While human beings can configure their faces in thousands and thousands of ways to convey emotion - from anger to sadness to riotous joy - the number of ways our faces can convey different emotions varies.
Disgust, for example, needs just one facial expression to get its point across throughout the world. Happiness, on the other hand, has 17 - a testament to the many varied forms of cheer, delight and contentedness, researchers said.
"This was delightful to discover, because it speaks to the complex nature of happiness," said Aleix Martinez, a professor at The Ohio State University in the US.
The differences in how our faces convey happiness can be as simple as the size of our smiles or the crinkles near our eyes, the study found.
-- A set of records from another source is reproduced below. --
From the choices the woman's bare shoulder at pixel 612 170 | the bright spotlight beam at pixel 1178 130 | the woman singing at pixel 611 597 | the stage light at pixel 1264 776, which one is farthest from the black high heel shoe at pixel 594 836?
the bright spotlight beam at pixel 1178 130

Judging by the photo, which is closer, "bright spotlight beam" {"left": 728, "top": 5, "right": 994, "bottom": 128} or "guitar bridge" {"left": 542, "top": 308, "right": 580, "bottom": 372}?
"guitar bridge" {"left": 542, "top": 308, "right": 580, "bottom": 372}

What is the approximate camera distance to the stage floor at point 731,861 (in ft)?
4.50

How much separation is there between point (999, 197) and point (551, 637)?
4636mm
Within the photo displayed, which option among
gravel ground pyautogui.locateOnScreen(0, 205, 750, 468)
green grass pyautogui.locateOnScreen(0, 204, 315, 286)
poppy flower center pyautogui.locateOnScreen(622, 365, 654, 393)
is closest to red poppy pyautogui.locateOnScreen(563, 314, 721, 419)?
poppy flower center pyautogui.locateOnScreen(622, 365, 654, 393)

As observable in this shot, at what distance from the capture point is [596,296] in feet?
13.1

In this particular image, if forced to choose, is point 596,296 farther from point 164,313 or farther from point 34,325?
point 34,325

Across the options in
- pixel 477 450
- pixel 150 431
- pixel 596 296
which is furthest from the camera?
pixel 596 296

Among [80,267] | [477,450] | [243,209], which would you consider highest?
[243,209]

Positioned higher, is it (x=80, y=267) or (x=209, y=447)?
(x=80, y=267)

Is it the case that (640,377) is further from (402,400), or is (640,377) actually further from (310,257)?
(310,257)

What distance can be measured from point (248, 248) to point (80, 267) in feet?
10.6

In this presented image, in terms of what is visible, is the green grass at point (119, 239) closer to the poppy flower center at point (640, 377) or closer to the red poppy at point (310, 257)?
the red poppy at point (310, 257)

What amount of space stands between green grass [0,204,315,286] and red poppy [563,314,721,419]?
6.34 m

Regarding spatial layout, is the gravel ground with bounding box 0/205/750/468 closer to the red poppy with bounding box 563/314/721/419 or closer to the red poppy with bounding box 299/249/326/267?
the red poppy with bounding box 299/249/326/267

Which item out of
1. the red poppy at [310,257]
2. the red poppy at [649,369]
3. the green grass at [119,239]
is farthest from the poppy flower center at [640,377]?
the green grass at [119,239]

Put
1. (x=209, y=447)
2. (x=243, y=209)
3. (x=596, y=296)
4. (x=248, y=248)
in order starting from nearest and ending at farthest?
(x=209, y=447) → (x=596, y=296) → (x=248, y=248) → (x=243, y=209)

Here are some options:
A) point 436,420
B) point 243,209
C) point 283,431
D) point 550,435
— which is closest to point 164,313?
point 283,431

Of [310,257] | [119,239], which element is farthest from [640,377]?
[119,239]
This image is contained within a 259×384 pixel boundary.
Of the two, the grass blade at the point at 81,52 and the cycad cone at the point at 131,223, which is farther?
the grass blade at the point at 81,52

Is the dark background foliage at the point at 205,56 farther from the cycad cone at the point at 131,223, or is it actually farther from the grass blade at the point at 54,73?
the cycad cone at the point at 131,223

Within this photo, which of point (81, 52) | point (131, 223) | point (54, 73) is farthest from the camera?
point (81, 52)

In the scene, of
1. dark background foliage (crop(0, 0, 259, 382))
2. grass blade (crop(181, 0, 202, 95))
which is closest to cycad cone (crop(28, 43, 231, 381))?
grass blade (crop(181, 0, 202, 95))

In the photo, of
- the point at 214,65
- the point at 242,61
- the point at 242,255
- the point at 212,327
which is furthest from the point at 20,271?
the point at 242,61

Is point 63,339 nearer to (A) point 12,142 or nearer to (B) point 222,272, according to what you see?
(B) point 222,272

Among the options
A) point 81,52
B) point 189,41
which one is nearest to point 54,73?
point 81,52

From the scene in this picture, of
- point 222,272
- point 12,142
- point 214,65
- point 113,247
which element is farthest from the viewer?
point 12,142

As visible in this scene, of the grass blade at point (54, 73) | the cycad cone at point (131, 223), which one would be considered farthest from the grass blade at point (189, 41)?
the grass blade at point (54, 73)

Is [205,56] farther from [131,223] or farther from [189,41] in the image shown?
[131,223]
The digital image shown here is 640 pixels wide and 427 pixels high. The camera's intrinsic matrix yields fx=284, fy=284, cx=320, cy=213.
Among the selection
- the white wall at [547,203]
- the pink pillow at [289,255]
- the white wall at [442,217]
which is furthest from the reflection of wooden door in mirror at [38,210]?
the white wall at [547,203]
"Happiness acts as a social glue and needs the complexity of different facial expressions; disgust is just that: disgust," Martinez said.
The findings build on Martinez's previous work on facial expressions, which found that people can correctly identify other people's emotions about 75 per cent of the time based solely on subtle shifts in how blood flow colours a person's nose, eyebrows, cheeks or chin.
They took the 7.2 million images their searches yielded and sorted them into categories, looking for those that expressed emotion across cultures.
Martinez figured they would find at least a few hundred. They found only 35.
For the study, the team assembled a list of words that describe feelings -- 821 English words, to be exact. It then used those words to mine the internet for images of people's faces.
Professional translators translated those words into Spanish, Mandarin Chinese, Farsi and Russian. To avoid bias, they used each word to download an equal number of images.
They plugged the words into search engines popular in 31 countries across North America, South America, Europe, Asia and Australia, and ended up with approximately 7.2 million images of facial expressions across a variety of cultures.
The study did not include countries from the African continent or other remote parts of the world because of the limited number of candid images available from those areas.